* Tasks to carry out
#1 In the USS Cole bombing report, reproduce the passage that begins at "Yemen Reveals True" and stops after "to the agency.", swapping "source" for "informant".
#2 Carry on the USS Cole bombing report past its final sentence.

* Text passage

• • • •

Yemen Reveals True Identity of Mastermind of Deadly USS Cole Blast
The mastermind behind the deadly suicide bombing of the USS Cole has been identified as Abdul Rahman al-Saafani, a Yemeni who fled abroad under an assumed name, a police source was quoted as telling AFP Thursday.
"The mastermind of the attack is in fact Abdul Rahman Hussein Mohammad al-Saafani, carrier of passport number 414187," the source told AFP.
"Saafani left Yemen a month before the attack after having supervised all phases" up until then, said the source close to the investigation into the October 12 blast that left 17 US sailors dead and 38 others injured.
Yemeni authorities had earlier announced they were searching for a Yemeni named Mohammad Omar al-Harazi, from Saf'an, 80 kilometers (50 miles) west of Sanaa, as the kingpin of the group behind the attack on the US naval destroyer in Aden, according to the agency.
"Yemeni investigators have cleared up most details of the attack, which was prepared three years in advance," the source said, adding that "one of the two men who carried out the attack, Hassan Said Qwadh al-Khamiri, had a false identity card since 1997."
The second attacker has still not been identified, according to the police source, who said the investigation was "in its final phase".
But a trial originally set for the end of January has been delayed indefinitely, as Yemeni investigators traveled to the United States and Germany as part of broadening inquiries into the blast of the multi-billion-dollar warship, added the agency.
Interior Minister Hussein Arab said on January 4 that 16 suspects had been rounded up.
Police have since arrested a Yemeni deemed a prime suspect, who implicated alleged Saudi dissident leader Osama bin Laden in the Cole bombing.
Meanwhile, the Washington Post newspaper quoted US officials as saying Wednesday that a suspect who was arrested shortly after the bombing of two American embassies in East Africa in 1998 told the Federal Bureau of Investigations (FBI) about a "plot to attack a US warship in Yemen."
The officials confirmed an ABC News report that the suspect, Mohamed Rashed Daoud Owhali, allegedly told the FBI about a plan for a rocket attack on a US warship in Yemen, said the Post.

• • • •

* Information shown

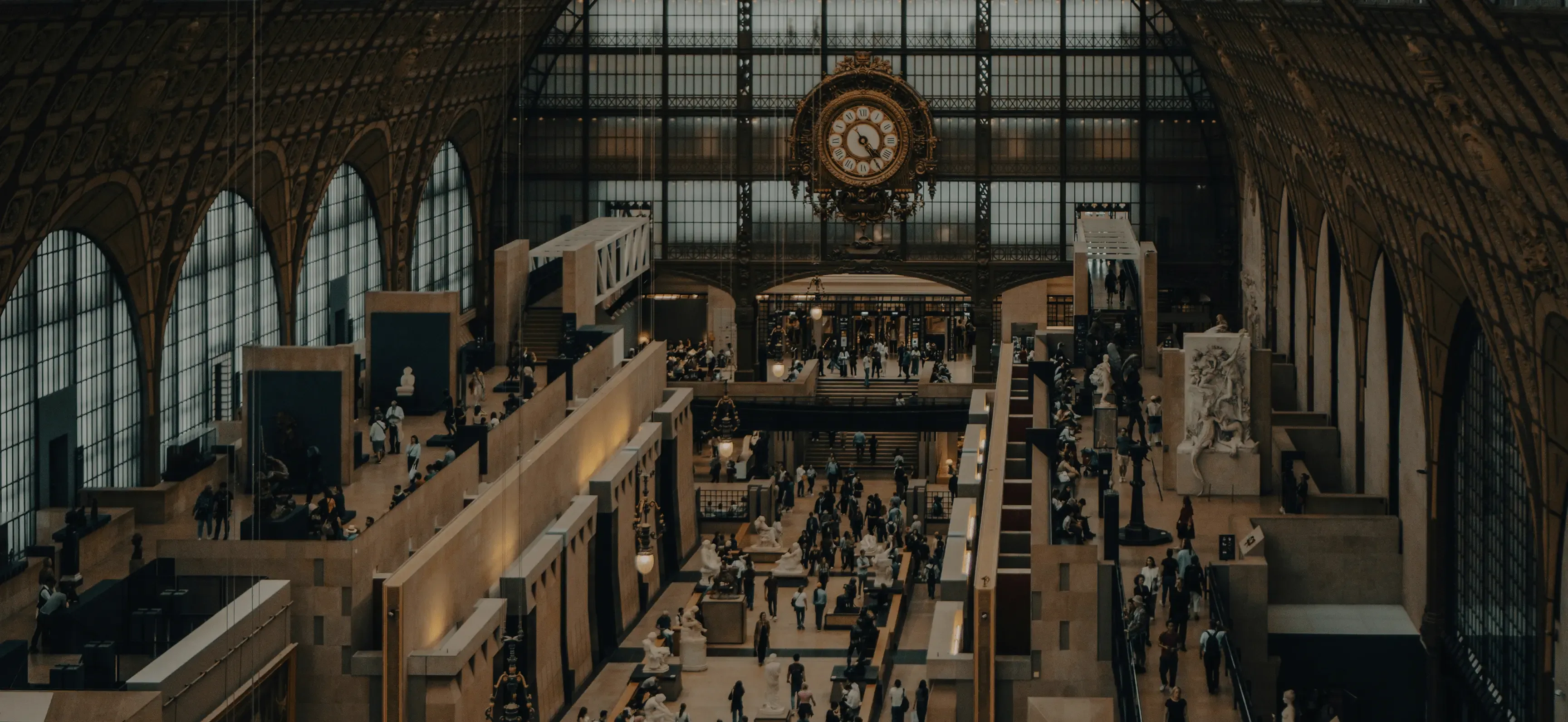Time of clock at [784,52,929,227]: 4:23
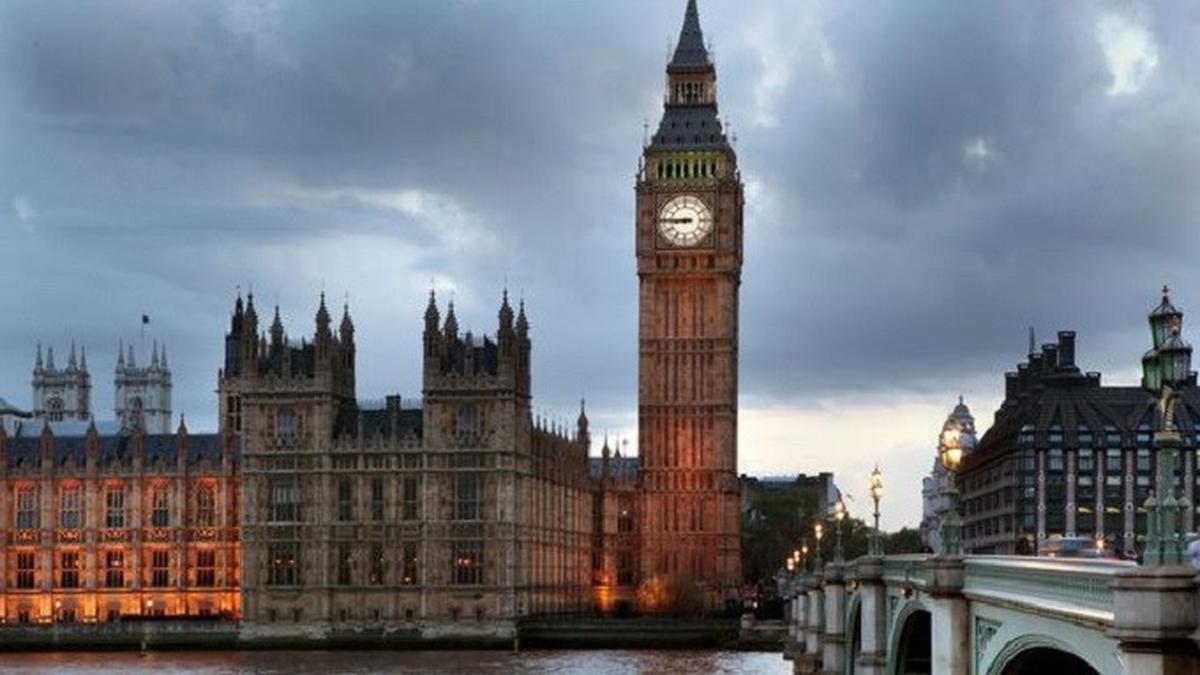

• • • •

* Written responses
#1
Yemen Reveals True Identity of Mastermind of Deadly USS Cole Blast
The mastermind behind the deadly suicide bombing of the USS Cole has been identified as Abdul Rahman al-Saafani, a Yemeni who fled abroad under an assumed name, a police informant was quoted as telling AFP Thursday.
"The mastermind of the attack is in fact Abdul Rahman Hussein Mohammad al-Saafani, carrier of passport number 414187," the informant told AFP.
"Saafani left Yemen a month before the attack after having supervised all phases" up until then, said the informant close to the investigation into the October 12 blast that left 17 US sailors dead and 38 others injured.
Yemeni authorities had earlier announced they were searching for a Yemeni named Mohammad Omar al-Harazi, from Saf'an, 80 kilometers (50 miles) west of Sanaa, as the kingpin of the group behind the attack on the US naval destroyer in Aden, according to the agency.

#2
The FBI sent a message on August 26 1998, to the Pentagon warning of a plot to attack a Navy ship in Yemen, and the visit of one US warship to Yemen was canceled, the ABC report said, quoted by the Post.
Two years later, the USS Cole was crippled by a suspected suicide attack on October 12 in the Yemeni port of Aden.
US officials said the information allegedly from Owhali, a supporter of bin Laden, was vague and nonspecific, according to the paper.
The FBI declined to comment, and a Pentagon spokesman said he did not have the details about the report.
Owhali, meanwhile, is to go on trial in New York for the embassy bombings.
"The information did go out to various military channels," a US official told the paper on condition of anonymity.
"The information was not that detailed or specific," he added.
The report specifically said it would not be a suicide attack, an intelligence officer told the Post.
"The information was from a source of undetermined reliability and was uncorroborated, and that such an attack would take a couple of months to arrange," he said.
ABC said the FBI had also sent the report to the Central Intelligence Agency (CIA), but a CIA spokesman said there was no record that the agency had received the report at that time.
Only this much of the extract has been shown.